As discussed in this opinion, the open-and-obvious doctrine has been interpreted as a no-duty rule. Thus, in the context of visible hazards blocking the only available ingress or egress, the new rule could be stated as follows: The invitor owes no duty to warn of or protect against an open and obvious hazard unless the invitee is compelled by extenuating circumstances with no choice but to traverse a previously unknown risk.
The majority’s new rule thus shifts the focus from the nature of the condition to the choice made by the injured person who was absolutely compelled to confront the hazard. This seems inconsistent with Lugo’s statement that courts are to remain focused on the nature of the hazard.
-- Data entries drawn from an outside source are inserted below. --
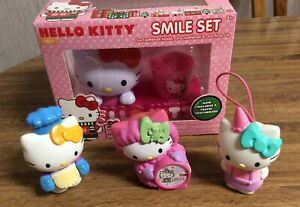 HELLO KITTY SMILE SET TOOTHBRUSH with HOLDER & RINSE CUP With 3 FIGURES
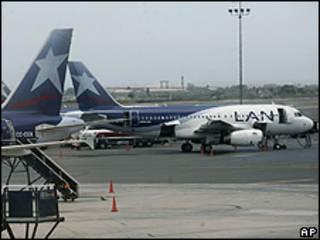 Aviones de Lan Chile en el aeropuerto de Lima, Perú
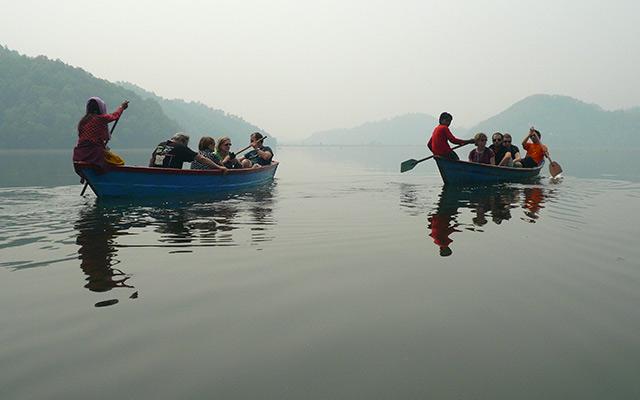 Barques sur un lac lors d'un voyage au Népal à moto avec Planet Ride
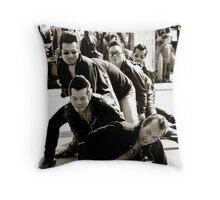 elvis is not dead Throw Pillow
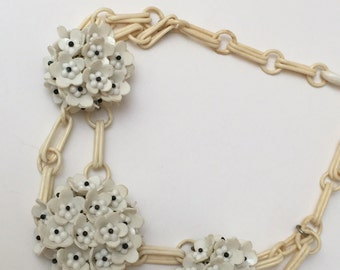 1940s Celluloid Flower Choker Necklace White Early Plastics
Lugo, 464 Mich at 523-524 (“Accordingly, it is important for courts in deciding summary disposition motions by premises possessors in ‘open and obvious’ cases to focus on the objective nature of the condition of the premises at issue, not on the subjective degree of care used by the plaintiff.”).
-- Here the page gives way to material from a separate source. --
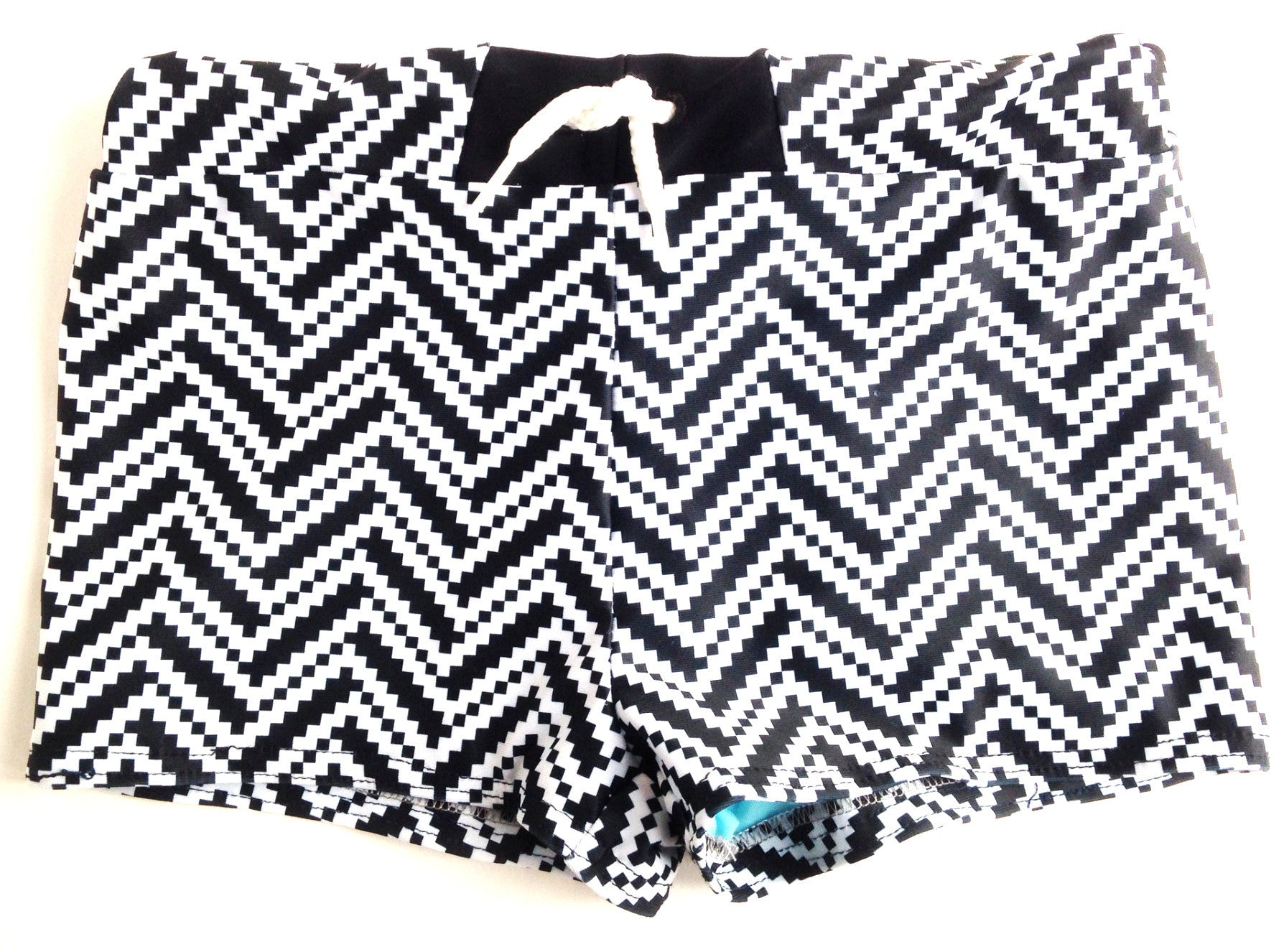 Swim Trunk in Zigzag Racer Print (bathing suits)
See, also, Restatement, § 343A(2), comment g, p 221 (noting that “the fact that premises have been held open to the visitor, and that he has been invited to use them, is always a factor to be considered, as offering some assurance to the invitee that the place has been prepared for his reception, and that reasonable care has been used to make it safe”).
Although at least one iteration of the majority’s new rule would also seem to require that the risk be “previously unknown.” Ante at 473. Whether the risk was actually known or should have been known because it was open and obvious, the majority opinion makes it clear that effective unavoidability means that the injured person had no choice but to hazard the risk. If one has no choice but to cross the hazard, I cannot see why it matters whether he or she previously knew of the risk or not.
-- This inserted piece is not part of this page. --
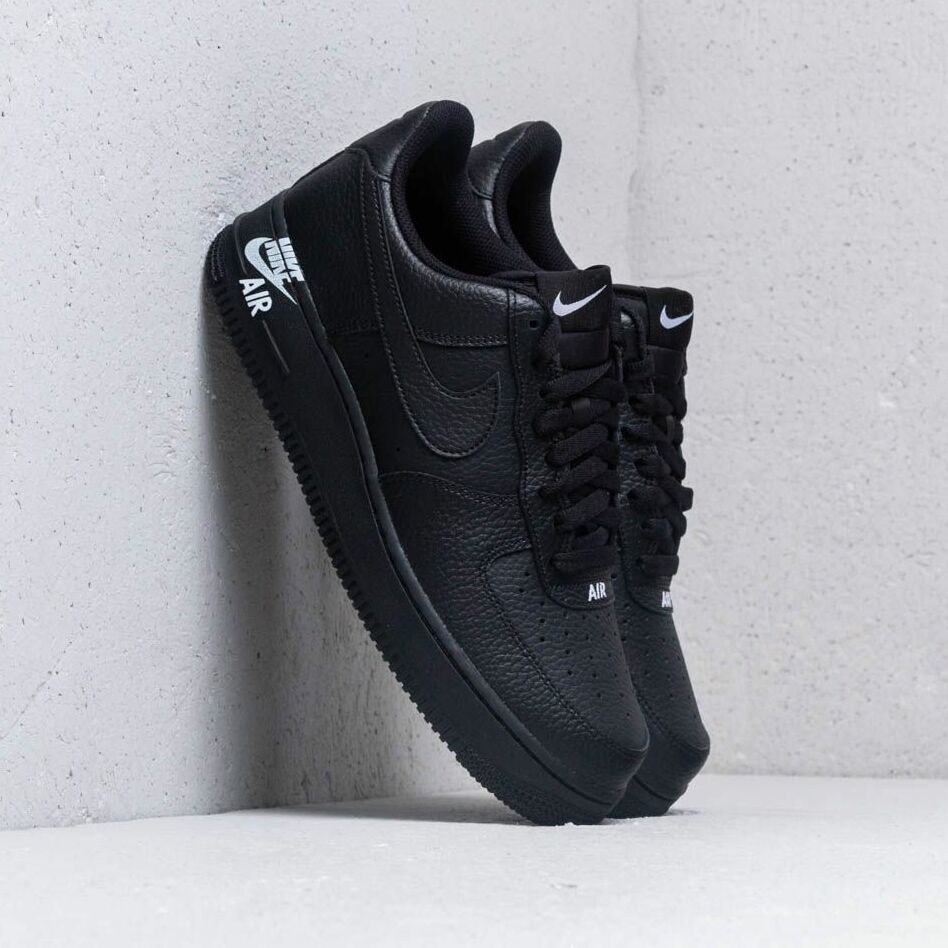 Nike Air Force 1 '07 Leather Black/ Black-White EUR 38.5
Despite its professions of adherence to the law, the only “predictability” the majority seeks to add to the law is the certainty of summary disposition for defendants in open-and-obvious cases. As I have pointed out, a premises possessor has little chance of predicting the possible extenuating circumstances that might arise and force an individual to choose between the risks of crossing a hazard versus the risks of not crossing. However, a premises possessor can predict with relative ease that invitees will proceed to encounter even an open and obvious hazard when it is blocking the only available entrance to the invitor’s business.
Further, I have not espoused a position that would require a landowner to keep his or her property in perfect condition at all times for all people. See ante at 481 n 56. Reasonableness — not perfection — is the standard by which a premises possessor’s duty is measured. And while I appreciate the majority’s introduction of Archbishop of Canterbury John Morton’s infamous medieval fork, a Morton’s Fork is a choice between two equally unpleasant alternatives. I do not think that asking a premises possessor to cast about a little Morton’s Salt to make the only *493approach to a business reasonably safe qualifies as an equally unpleasant alternative to potential liability for injuries. Rather than being a negative alternative, the premises possessor’s duty is a beneficial, protective measure imposed to lessen the possibility of injuring invitees and, hence, to avoid the imposition of liability.
Deposition testimony indicates plaintiff suffered a fractured T12 vertebra that required surgery, persistent nerve damage, and long-term pain.